Charlie s'était presque mis à crier à cause de la surprise. Il s'installa sur le rebord de la baignoire et réfléchit. Il pensait être actuellement évanoui. Après tout, le choc de s'être retrouvé aussi proche du mec qui lui plaisait avait sûrement causé des dégâts sur son cerveau. Il se mit à établir toute sorte de théorie expliquant la situation et lorsqu'il revint à lui, ce fut pour trouver l'autre garçon juste en face de lui.
« Maintenant qu'on ne joue plus, est-ce que je peux t'embrasser ? »
Si quelqu'un demandait à Charlie ce qu'il avait répondu à cet instant-là, il aurait été incapable de le dire. Il ne se souvenait même pas avoir l'avoir fait. Pourtant, en son for intérieur, il se doutait de ce qu'il avait dit. Ou plutôt, la présence des lèvres de Mickaël sur les siennes en était un bon indice.
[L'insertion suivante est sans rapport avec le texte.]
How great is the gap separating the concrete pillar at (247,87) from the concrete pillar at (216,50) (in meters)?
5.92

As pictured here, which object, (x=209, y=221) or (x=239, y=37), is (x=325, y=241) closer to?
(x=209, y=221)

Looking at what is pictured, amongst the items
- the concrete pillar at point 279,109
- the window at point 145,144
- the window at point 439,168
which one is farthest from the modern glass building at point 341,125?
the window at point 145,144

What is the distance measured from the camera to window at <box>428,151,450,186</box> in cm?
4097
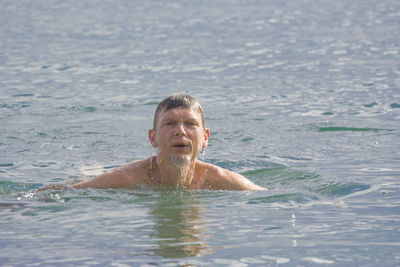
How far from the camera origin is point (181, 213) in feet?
20.1

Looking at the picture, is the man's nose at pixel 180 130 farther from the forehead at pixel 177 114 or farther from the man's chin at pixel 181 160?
the man's chin at pixel 181 160

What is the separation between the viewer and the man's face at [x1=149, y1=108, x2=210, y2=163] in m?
6.35

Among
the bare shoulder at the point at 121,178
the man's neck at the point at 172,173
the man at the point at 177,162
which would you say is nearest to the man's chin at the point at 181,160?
the man at the point at 177,162

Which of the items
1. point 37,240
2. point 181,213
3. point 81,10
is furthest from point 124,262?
point 81,10

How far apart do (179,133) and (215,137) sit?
137 inches

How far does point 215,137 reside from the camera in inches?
385

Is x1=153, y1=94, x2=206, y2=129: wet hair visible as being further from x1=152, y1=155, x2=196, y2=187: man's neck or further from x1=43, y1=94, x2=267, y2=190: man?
x1=152, y1=155, x2=196, y2=187: man's neck

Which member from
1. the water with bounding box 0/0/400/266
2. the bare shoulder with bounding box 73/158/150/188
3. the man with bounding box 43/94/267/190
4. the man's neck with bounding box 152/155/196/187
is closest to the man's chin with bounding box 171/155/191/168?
the man with bounding box 43/94/267/190

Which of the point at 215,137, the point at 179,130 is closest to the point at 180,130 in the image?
the point at 179,130

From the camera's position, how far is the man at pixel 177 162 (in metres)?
6.40

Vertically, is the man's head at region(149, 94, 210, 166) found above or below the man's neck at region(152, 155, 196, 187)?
above

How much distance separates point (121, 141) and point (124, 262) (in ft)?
16.4

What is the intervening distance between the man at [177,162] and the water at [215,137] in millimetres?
137

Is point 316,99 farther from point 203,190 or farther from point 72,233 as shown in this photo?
point 72,233
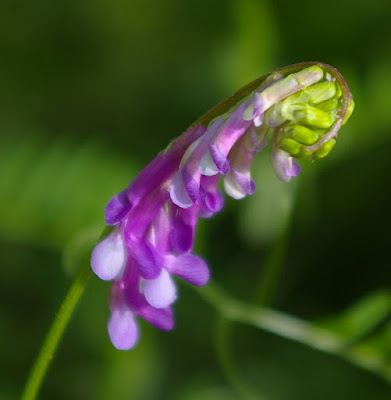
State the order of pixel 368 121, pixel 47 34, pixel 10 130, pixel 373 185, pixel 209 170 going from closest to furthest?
pixel 209 170 < pixel 368 121 < pixel 373 185 < pixel 10 130 < pixel 47 34

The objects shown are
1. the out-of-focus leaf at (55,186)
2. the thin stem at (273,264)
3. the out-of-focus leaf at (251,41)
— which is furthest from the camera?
the out-of-focus leaf at (251,41)

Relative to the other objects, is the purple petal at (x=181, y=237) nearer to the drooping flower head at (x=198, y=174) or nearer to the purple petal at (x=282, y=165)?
the drooping flower head at (x=198, y=174)

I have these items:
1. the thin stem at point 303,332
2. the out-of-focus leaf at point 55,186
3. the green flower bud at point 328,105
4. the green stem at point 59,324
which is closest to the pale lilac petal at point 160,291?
the green stem at point 59,324

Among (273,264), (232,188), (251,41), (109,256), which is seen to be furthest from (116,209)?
(251,41)

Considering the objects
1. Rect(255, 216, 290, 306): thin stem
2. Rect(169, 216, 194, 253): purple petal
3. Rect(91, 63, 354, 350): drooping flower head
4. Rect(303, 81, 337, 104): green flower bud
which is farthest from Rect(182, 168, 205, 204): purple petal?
Rect(255, 216, 290, 306): thin stem

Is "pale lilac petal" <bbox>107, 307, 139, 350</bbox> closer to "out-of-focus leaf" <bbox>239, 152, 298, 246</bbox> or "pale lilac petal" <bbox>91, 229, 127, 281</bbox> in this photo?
"pale lilac petal" <bbox>91, 229, 127, 281</bbox>

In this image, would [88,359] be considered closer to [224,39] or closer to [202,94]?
[202,94]

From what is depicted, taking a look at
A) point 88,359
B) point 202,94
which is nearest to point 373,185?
point 202,94
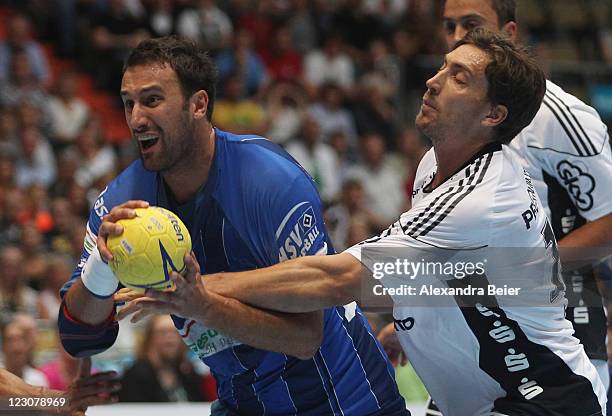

Avait-il répondu ? Ou au contraire était-il resté figé ? L'avait-il rapproché de lui ou alors l'avait-il repoussé ? Ça non plus, il ne s'en souvenait plus. Il savait juste que ce qui avait rendu les lèvres du jeune homme encore plus attirante ce jour-là, ce qui l'avait rendu encore plus beau que d'habitude,c'était son sourire. Un sourire plus éclatant à l'idée de mettre son plan en action et de se rapprocher du garçon qui lui plaisait. Un sourire que Charlie sentait désormais, sur le bout de ses propres lèvres.